Some, like those in the story today, of course, will want to make religion all about their rules and preserving the status quo. And I will say it was very important for the Sabbath to be observed; it was then as ever under pressure by the Empire; it was a way for the people following the God of Israel to be counter-culture and to fight back against their oppressors and their occupation. But even the good we can be about, maybe especially the good we are about, can become a barrier to what we are called to do.


So easily can the how of church, this or that practice or tradition or success even, such as the Sabbath keeping in our story today, can take the place of the Why. Jesus was reminding them, and us, of the Why of the Sabbath, the why of our being here, of responding to the felt needs and pains right before us, right around us, among us, and within us.


We believe we can best see one another, see those we would not otherwise see, when we sit with one another at the Welcome Table in our many church settings beyond the worship time—at our free food store events, or at meals at our community gardenpark and orchard, or in the community holiday festivals we sponsor, when someone is waiting to use our washing machine or shower, or browsing books in the free bookstore, or outside in the chairs we place by the outdoors electric outlet where people stop to charge up their phones or connect to our free wifi when we are not open inside.

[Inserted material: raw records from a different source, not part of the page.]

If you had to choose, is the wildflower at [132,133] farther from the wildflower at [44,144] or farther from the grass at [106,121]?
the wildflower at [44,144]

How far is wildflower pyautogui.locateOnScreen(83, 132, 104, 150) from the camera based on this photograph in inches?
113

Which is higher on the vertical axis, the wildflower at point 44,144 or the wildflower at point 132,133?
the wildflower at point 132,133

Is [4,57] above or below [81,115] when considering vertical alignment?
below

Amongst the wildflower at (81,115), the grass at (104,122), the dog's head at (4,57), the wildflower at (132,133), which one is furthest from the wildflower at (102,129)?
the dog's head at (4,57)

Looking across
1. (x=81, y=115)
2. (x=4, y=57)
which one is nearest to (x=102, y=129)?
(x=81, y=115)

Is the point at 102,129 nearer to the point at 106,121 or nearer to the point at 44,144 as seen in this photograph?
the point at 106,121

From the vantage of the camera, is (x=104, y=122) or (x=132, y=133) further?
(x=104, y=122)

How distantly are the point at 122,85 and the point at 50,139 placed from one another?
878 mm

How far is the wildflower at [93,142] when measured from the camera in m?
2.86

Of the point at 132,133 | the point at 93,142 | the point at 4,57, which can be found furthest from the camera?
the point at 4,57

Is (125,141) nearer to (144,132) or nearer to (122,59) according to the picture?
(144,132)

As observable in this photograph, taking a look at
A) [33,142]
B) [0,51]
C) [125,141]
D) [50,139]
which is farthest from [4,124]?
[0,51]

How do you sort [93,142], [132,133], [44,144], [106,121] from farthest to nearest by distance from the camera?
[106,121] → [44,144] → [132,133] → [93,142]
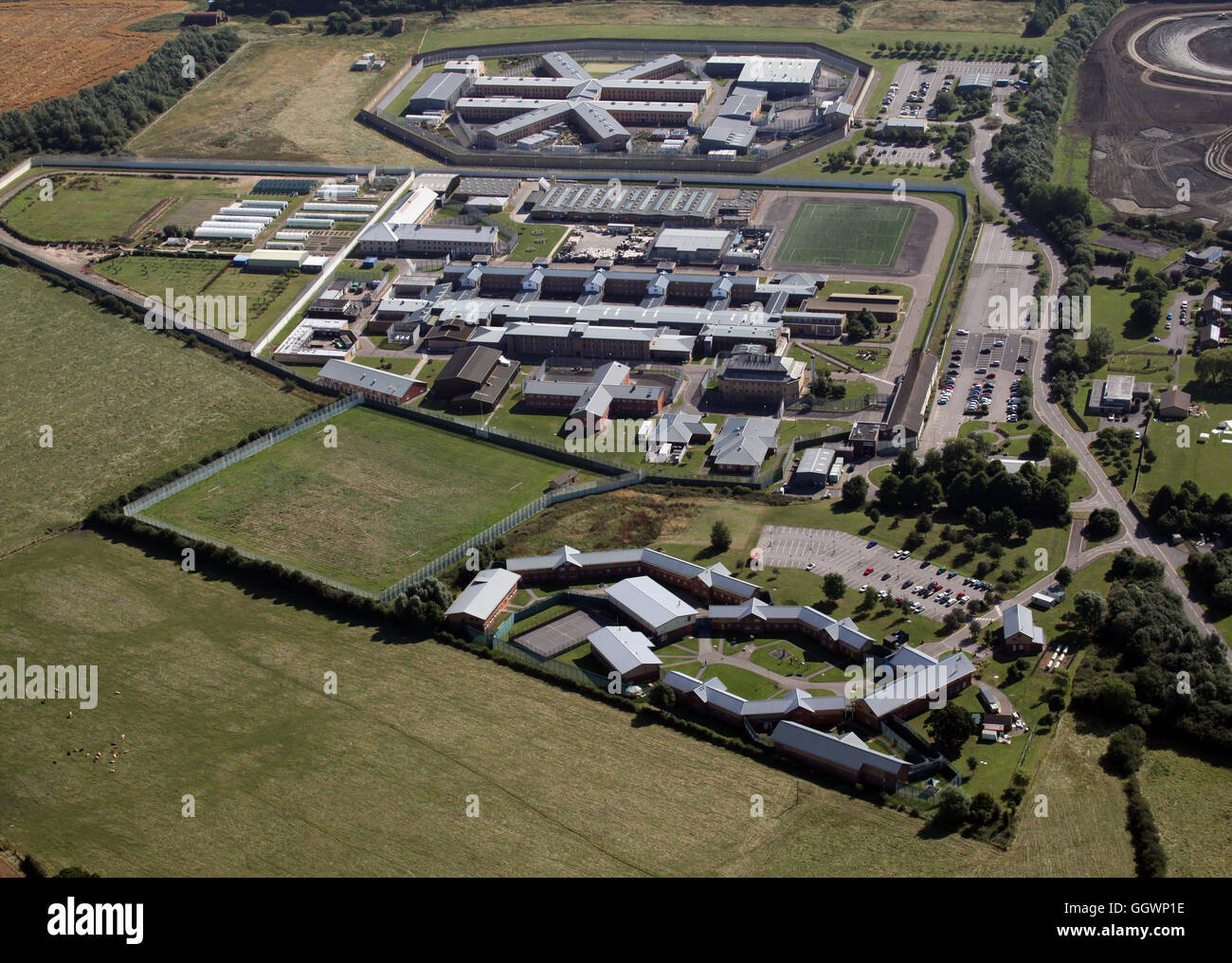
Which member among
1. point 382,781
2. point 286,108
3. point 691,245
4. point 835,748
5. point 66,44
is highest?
point 66,44

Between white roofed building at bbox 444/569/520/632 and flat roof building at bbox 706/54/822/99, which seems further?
flat roof building at bbox 706/54/822/99

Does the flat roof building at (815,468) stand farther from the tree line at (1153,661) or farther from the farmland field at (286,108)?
the farmland field at (286,108)

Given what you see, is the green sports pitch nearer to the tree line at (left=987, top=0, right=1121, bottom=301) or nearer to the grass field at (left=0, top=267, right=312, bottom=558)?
the tree line at (left=987, top=0, right=1121, bottom=301)

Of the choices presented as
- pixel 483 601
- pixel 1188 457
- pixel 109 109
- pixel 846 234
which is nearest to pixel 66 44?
pixel 109 109

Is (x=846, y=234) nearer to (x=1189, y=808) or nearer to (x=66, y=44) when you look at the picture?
(x=1189, y=808)

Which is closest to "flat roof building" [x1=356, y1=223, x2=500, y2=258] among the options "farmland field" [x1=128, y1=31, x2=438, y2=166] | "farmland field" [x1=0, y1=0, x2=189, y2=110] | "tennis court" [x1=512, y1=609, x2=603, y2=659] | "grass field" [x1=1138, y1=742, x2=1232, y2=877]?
"farmland field" [x1=128, y1=31, x2=438, y2=166]

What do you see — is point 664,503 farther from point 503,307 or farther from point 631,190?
point 631,190

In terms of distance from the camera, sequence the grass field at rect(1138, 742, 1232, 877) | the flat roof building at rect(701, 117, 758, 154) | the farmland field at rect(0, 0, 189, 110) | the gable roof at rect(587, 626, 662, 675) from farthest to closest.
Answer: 1. the farmland field at rect(0, 0, 189, 110)
2. the flat roof building at rect(701, 117, 758, 154)
3. the gable roof at rect(587, 626, 662, 675)
4. the grass field at rect(1138, 742, 1232, 877)

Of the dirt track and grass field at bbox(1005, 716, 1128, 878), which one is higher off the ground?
the dirt track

All of these encounters become the Welcome Table. And we are reminded by the community that The Welcome Table is not a place people come to; but is a place we create together, anywhere, anytime, by anyone, for everyone.  And, most importantly, they are places where the world can teach the church to see, to love, to be changed. The old missionaries went into the world to convert them; today's church needs to be a missionary church going into the world to be converted and changed and charged up by it.  We would not have accomplished anything in our area if we hadn't learned to fail to what we thought needed to be done, failed at what we wanted to do, so that God could show us what really needed to be done.


As I said yesterday in our time together in our workshop, I am inspired by your embodiment of The Welcome Table, and the potential you have for helping create welcome tables in a myriad of ways wherever you may be, in the myriad ways of being and becoming yourself, carrying the spirit of your gatherings with you throughout the week, a sent people in the loving and liberating spirit of Jesus,  laying hands on the world, yes, but never forget to let the ever-changing, ever-hurting, ever-teaching world, where God is already present, lay healing hands on you.